There are a variety of ways Alfresco and Kaltura could work together. We decided to start with a basic integration focused on the Alfresco DM repository. The idea is to use that as a foundation, expanding in the future based on community and client feedback to include deeper functionality for the DM repository or broader integration with other Alfresco products like Alfresco Share and Alfresco WCM.
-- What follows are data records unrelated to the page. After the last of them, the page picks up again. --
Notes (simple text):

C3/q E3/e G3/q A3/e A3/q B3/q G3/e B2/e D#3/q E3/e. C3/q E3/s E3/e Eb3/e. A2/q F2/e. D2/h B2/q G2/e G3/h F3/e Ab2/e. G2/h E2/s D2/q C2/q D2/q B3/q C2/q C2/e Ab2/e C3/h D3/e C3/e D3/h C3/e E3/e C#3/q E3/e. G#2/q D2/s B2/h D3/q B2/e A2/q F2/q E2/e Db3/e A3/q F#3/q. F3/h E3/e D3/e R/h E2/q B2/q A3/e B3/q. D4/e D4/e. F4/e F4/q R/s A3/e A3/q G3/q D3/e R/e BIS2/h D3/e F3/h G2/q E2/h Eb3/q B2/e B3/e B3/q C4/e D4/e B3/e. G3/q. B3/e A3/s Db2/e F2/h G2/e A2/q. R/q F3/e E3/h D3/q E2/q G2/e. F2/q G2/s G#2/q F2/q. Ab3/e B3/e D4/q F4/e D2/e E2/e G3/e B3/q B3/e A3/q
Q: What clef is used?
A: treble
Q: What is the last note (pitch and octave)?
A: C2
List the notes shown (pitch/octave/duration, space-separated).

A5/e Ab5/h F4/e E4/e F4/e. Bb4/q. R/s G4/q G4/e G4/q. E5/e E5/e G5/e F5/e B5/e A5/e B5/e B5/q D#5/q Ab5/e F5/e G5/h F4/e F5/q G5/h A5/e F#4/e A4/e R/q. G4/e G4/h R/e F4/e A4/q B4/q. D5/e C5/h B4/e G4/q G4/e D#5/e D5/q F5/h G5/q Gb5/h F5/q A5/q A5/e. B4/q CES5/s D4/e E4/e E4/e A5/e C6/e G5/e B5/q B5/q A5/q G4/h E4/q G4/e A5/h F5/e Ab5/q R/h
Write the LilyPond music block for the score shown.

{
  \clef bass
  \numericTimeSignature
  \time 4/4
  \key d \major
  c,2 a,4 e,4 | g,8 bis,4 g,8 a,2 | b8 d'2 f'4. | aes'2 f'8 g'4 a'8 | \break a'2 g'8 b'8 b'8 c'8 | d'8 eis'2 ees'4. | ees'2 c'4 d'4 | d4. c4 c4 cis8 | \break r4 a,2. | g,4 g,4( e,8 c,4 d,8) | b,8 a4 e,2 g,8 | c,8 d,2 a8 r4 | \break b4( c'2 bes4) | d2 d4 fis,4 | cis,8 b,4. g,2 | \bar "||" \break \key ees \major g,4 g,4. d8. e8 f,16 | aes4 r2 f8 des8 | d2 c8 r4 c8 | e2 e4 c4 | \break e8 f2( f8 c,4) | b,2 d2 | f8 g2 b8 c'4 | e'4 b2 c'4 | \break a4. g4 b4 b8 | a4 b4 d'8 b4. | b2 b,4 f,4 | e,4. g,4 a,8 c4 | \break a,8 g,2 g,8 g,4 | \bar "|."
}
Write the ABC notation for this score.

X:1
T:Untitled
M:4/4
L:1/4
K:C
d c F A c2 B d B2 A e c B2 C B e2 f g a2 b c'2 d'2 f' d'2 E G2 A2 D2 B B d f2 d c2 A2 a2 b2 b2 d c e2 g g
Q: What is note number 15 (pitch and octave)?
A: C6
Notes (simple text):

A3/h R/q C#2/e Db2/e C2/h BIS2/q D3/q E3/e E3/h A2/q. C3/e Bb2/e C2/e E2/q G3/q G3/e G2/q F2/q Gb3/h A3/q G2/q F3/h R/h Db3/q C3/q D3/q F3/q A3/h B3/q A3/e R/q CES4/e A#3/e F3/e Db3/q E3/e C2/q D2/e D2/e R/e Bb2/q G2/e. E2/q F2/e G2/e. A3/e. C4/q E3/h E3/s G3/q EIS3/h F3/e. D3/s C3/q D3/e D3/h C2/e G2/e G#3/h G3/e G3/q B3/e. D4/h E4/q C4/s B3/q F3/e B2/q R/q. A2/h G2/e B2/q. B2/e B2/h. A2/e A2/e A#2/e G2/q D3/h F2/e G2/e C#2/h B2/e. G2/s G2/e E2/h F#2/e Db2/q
In this short screencast, I demo the basic CRUD functions the integration provides. You will probably want to hit the “full screen” icon on the Kaltura player to see the detail.
The integration is available as open source. You can download the integration from Kaltura’s community site and use it on your projects, or better yet, expand on it and contribute back the code. The readme that is included with the source includes installation and configuration instructions.
It would be great to see how an integration with Share could work with this, one of the barriers to delivering more DAM-like capabilities there is that the ffmpeg transformations we’ve played around with here get executed on the same server, thus are only so scalable.
I get the impression that Kaltura is designed to manage this load much better, so one idea might be to leverage it to generate doclib-style thumbnails and FLV previews of videos uploaded into Share.
I’ve already started a Forge project for this type of integration here – http://forge.alfresco.com/projects/share-mediaxtns/.
Will,
Yes, definitely Kaltura offloads the transcoding and transformations from the Alfresco server.
It would be easy to do a Share integration based on this integration. I’ve coded up a stateless service that I’ve exposed as a root object in JavaScript. The service wraps the Kaltura Client Library for Java. (That was the most time-consuming piece of the integration–they didn’t have a Java client library for the most recent version of their API so I ported their dot net library to Java for them). Anyway, you should be able to send the asset to Kaltura and then get the thumbnail URL back which you could present in the Share UI. You could also easily show the Kaltura media player in the Share UI as well.
Another thought I had is that Kaltura makes it easy for people to capture and remix video through their web browser. With the prevalence of web cams, you could easily do asynchronous collab with video snippets instead of (boring) type-written threads. So you’d have a bunch of Kaltura-managed video snippets in a discussion thread in Share.
Kaltura can also do things with Office document conversion that goes beyond what Alfresco can currently do OOTB. For example, you can upload a presentation and a video of someone speaking, and then sync those up. That might also be a nice place for Alfresco to plug in given the number of presentations typically managed in an Alfresco repo.
Jeff
Hi,
I’m Akinori from aegif corp. in Japan, Alfresco partner.
I think one of our prospects will be interested in this integration. Could I put Japanese subtitle on your screencast and show it to them?
Regards
Ishii,
Yes, that would be great.
Jeff
Thank you.
I made it today. Now I got 43.9MB .mov file here.
Are you interested in Japanese subtitled version of your video? If so, could you tell me where to upload?
Akinori
Akinori,
Thanks for doing that. I’ll send you an email on this shortly.